Scientists claim A222V was seen previously on another variant (B.1.177), first spotted in Spain and then spreading to other parts of the world. 

However, studies show that the strain was not more transmissible and that it was spread only by holidaymakers returning to their homeland.

Regionally, the South West had the highest number of AY.4.2 cases in the week ending October 18 — reflecting overall infection numbers — with 426 sequenced during the week

Regionally, the South West had the highest number of AY.4.2 cases in the week ending October 18 — reflecting overall infection numbers — with 426 sequenced during the week

The new Covid variant AY.4.2 has been found in 42 countries, but has been most prevalent in the UK, US, Denmark, Poland and Germany. This graph shows the percentage of AY.4.2 cases as a proportion of the country's total Covid cases. The UK has led case growth since the variant was fist identified in July, but in recent weeks Poland has eclipsed this, and there are signs Germany is also catching up

The new Covid variant AY.4.2 can be found in 42 countries. However, it is most common in the UK and US, Denmark as well as Poland and Germany. This graph shows the proportion of AY.4.2 cases to the country’s total Covid cases. Since July was the first time that the variant was identified, the UK has led in case growth. But, in recent weeks, Poland has eclipsed this figure and there are indications that Germany is also catching-up.
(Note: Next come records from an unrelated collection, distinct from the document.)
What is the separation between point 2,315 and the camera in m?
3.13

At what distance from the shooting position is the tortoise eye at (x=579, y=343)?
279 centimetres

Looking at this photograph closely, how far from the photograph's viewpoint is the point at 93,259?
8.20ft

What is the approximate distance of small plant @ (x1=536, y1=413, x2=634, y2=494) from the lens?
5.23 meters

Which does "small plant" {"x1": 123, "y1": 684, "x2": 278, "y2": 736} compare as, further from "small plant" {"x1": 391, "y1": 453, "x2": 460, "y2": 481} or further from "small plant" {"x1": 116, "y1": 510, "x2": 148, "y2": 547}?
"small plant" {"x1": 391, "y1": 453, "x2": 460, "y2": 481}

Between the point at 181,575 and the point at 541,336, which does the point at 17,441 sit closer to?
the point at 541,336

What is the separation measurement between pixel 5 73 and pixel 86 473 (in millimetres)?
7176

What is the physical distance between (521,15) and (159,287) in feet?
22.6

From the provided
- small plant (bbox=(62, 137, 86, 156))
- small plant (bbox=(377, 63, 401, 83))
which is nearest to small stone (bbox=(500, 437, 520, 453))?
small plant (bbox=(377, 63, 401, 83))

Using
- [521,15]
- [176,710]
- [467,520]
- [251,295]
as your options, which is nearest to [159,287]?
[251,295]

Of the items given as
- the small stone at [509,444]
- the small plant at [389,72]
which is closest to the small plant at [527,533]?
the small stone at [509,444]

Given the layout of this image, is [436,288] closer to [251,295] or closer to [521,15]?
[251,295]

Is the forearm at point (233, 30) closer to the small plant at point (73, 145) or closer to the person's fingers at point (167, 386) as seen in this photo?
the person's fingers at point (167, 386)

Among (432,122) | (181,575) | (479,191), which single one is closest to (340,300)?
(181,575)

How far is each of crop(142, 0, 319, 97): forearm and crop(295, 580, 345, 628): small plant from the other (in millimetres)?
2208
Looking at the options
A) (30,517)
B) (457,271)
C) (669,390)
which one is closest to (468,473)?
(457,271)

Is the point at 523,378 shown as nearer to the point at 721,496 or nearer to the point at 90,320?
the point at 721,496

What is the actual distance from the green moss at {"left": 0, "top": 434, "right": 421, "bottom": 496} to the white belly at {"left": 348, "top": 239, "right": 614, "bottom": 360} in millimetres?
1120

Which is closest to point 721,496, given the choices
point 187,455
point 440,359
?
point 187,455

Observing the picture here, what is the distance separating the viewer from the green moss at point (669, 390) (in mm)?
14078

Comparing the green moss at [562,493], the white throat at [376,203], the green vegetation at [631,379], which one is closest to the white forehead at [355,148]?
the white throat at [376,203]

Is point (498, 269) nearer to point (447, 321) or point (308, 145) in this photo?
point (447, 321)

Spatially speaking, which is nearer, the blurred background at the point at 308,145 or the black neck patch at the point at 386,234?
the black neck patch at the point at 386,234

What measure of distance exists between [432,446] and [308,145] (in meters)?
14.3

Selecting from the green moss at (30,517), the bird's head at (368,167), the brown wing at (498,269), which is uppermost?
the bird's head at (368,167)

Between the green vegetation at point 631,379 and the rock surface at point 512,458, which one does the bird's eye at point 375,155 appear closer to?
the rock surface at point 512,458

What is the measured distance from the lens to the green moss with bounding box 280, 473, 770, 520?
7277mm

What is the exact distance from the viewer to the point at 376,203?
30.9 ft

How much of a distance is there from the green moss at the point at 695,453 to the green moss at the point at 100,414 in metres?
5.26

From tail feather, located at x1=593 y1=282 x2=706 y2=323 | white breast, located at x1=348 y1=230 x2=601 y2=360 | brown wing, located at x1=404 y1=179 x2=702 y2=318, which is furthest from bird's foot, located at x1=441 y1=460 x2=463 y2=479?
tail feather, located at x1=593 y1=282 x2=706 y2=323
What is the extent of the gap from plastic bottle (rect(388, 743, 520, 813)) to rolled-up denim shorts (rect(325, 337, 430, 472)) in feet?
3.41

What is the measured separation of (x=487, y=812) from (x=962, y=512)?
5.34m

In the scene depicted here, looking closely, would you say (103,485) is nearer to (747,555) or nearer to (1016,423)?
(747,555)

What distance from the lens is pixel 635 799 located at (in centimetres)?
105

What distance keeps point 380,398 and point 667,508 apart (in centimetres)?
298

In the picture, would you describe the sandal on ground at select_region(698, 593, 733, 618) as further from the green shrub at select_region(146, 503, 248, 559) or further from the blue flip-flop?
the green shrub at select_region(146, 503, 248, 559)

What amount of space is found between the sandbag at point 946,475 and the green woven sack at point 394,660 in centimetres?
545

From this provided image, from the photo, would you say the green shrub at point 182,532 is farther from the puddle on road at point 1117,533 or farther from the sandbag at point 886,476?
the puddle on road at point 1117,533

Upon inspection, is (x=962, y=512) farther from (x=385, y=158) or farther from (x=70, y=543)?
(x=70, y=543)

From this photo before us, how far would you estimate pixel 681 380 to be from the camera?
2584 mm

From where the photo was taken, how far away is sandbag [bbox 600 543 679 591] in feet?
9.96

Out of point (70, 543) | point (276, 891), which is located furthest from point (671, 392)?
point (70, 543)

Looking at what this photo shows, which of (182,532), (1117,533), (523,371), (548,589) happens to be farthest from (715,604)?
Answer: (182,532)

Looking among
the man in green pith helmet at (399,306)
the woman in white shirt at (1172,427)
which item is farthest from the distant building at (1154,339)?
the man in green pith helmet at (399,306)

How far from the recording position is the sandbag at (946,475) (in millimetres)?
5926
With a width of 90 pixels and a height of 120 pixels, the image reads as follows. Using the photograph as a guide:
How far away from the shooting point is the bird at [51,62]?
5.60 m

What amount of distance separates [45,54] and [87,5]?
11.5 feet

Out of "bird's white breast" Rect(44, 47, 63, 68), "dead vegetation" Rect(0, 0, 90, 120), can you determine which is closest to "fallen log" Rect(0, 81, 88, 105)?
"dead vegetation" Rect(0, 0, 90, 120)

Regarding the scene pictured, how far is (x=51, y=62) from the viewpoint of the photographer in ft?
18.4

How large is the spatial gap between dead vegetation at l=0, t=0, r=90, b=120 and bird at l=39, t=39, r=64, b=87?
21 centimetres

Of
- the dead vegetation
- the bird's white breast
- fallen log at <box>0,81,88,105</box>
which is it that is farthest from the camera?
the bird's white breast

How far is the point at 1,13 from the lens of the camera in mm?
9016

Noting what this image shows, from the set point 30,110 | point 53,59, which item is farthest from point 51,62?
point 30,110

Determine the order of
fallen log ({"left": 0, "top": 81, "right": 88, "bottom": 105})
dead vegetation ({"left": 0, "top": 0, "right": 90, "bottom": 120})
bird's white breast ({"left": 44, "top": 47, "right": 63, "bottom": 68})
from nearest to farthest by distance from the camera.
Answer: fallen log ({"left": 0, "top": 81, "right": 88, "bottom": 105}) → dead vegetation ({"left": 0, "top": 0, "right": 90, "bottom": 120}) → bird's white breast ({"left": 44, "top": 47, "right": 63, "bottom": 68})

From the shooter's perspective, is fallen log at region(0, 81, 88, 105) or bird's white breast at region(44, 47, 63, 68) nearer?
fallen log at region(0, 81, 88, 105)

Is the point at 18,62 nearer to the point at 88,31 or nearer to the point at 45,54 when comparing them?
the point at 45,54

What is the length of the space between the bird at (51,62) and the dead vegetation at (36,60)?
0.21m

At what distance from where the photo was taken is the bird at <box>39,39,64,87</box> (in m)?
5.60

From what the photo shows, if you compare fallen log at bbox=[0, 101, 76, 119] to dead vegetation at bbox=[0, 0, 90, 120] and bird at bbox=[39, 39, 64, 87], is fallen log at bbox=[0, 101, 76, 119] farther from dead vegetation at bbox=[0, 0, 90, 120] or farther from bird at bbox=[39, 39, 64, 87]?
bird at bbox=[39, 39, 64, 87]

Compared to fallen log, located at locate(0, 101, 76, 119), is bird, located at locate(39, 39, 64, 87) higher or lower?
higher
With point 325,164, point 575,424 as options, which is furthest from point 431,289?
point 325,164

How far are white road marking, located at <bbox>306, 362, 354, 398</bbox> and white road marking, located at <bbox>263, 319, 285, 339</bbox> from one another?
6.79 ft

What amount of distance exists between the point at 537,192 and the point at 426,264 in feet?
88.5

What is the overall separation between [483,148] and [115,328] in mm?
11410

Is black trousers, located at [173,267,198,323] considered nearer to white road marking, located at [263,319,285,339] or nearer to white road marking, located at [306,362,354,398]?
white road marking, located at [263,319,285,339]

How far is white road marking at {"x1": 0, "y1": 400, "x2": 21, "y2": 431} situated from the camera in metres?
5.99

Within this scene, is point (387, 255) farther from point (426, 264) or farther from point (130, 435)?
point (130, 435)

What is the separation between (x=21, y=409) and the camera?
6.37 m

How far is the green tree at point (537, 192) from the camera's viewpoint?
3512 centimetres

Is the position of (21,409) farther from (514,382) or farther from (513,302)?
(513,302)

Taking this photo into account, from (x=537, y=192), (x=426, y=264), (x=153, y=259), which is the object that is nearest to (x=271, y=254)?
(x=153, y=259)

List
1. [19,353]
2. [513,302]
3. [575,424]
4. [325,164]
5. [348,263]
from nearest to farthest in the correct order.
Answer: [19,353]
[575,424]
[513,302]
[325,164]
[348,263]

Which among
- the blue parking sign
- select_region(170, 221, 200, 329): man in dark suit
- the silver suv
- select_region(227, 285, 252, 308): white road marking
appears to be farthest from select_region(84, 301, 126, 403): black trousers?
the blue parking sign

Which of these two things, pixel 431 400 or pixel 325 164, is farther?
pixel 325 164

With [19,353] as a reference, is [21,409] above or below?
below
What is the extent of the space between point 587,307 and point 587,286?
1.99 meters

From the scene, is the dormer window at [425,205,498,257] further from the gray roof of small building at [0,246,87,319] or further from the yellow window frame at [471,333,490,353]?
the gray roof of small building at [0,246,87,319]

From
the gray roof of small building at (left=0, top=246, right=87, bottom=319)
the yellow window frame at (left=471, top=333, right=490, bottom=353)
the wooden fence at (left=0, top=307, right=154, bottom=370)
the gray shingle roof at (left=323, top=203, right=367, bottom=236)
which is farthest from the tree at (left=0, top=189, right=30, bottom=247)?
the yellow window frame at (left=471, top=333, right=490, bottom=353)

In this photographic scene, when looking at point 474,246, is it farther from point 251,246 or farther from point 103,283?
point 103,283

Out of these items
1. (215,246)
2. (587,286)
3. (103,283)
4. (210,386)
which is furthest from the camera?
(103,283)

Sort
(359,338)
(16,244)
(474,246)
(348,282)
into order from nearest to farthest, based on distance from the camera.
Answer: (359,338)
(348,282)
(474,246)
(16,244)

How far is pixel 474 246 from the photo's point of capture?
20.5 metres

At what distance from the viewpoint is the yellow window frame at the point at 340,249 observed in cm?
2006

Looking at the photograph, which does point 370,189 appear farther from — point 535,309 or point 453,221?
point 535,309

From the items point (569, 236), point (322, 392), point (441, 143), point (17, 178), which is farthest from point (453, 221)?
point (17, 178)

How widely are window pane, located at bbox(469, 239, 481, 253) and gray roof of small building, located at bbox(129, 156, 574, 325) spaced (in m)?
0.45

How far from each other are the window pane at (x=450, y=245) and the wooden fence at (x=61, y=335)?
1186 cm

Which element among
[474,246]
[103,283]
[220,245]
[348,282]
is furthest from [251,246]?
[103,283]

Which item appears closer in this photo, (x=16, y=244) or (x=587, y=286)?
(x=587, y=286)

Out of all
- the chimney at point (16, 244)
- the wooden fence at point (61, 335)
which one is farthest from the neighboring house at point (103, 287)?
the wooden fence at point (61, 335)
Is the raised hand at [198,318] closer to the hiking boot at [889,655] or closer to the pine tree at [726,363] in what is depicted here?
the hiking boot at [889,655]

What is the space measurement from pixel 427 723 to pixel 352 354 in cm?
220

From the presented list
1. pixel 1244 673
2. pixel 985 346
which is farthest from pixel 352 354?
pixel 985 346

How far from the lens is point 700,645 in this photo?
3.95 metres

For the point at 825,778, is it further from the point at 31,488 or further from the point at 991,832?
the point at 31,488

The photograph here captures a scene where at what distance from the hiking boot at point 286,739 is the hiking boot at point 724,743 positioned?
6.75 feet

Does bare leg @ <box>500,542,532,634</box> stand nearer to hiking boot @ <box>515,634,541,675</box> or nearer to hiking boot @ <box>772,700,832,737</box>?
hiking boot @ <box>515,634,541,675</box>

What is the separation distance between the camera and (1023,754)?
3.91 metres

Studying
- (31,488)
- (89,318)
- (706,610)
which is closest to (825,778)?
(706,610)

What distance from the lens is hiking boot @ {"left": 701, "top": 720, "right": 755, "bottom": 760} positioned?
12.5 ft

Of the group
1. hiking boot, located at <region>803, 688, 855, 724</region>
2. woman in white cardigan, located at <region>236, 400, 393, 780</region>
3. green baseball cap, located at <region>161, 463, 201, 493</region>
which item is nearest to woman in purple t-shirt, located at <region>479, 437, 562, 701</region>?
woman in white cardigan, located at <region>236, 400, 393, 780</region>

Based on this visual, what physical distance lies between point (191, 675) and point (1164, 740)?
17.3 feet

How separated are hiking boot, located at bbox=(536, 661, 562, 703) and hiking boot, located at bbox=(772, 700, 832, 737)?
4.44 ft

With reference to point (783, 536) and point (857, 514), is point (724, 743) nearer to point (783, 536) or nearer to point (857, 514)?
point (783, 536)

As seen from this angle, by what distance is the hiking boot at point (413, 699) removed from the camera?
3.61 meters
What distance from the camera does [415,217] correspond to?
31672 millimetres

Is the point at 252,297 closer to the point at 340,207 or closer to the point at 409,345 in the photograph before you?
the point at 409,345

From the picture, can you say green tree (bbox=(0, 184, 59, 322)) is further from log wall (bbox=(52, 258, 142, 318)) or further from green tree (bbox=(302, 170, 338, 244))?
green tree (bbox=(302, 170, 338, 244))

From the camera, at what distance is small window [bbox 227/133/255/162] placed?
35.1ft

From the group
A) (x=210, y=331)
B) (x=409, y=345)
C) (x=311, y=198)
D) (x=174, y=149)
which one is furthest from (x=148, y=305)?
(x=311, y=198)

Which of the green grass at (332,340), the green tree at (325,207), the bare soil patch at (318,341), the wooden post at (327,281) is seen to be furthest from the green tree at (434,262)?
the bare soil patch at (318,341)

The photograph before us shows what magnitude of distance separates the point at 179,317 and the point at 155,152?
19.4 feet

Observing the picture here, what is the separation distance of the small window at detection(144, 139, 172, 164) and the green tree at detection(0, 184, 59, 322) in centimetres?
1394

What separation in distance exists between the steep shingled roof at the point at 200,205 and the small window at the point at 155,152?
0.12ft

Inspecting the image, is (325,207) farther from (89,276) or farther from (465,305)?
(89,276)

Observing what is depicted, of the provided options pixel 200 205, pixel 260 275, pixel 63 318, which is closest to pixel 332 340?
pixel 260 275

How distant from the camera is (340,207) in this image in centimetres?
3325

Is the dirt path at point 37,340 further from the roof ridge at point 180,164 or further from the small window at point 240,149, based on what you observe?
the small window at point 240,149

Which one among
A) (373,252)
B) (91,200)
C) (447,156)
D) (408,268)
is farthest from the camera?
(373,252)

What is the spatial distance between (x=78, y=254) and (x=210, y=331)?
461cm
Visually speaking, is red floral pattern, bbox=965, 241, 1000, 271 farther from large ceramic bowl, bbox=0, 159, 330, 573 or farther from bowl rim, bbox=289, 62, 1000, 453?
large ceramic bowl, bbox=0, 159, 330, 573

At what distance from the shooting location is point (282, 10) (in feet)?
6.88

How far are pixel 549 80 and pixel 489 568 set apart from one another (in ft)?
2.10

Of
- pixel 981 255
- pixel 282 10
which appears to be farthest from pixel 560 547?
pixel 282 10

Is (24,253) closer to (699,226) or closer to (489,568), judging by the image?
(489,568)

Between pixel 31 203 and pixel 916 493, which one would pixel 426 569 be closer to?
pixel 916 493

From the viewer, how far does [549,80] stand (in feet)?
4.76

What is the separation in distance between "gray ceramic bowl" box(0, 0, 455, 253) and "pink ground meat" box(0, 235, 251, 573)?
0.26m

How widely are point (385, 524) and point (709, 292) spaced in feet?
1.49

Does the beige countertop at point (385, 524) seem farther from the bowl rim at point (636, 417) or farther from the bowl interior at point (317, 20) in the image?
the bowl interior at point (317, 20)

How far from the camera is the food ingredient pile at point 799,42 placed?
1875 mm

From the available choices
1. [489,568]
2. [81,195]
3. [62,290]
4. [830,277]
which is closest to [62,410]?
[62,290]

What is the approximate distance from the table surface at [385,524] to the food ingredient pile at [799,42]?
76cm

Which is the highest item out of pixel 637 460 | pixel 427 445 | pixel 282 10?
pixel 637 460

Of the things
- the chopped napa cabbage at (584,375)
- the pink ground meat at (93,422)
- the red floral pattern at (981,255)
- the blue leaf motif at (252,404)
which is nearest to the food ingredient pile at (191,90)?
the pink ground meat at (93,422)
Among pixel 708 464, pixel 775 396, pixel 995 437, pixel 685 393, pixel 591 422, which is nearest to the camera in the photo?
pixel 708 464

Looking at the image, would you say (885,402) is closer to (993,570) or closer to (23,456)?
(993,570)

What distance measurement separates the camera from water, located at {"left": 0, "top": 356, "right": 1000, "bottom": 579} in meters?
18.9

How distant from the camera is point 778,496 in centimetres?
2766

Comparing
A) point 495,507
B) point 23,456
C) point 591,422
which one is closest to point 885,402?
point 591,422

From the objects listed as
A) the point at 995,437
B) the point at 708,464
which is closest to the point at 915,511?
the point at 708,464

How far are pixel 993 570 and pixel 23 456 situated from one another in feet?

The mutation Y145H is a concern. It slightly alters how antibodies bind to the site, making it harder to stop an infection. 

Scientists believe this mutation is due to mutations in Delta and could make the subtype more resistant than its parent to vaccines.

AY.4.2 has been reported in around 40 countries, but the UK is currently the only country that has seen a sustained outbreak, outside of Poland.

In Denmark, it was at one in 50 Covid cases by September. However, it has fallen to one in 100 now. Experts in the country aren’t concerned about AY.4.2.

Officials from the UK declared it a ‘variant under examination’ last week. This category is reserved to variants that are spreading in Britain and may be more transmissible than other mutant strains or better able of evading vaccines. It is one step below ‘variant-of-concern’, which includes Alpha.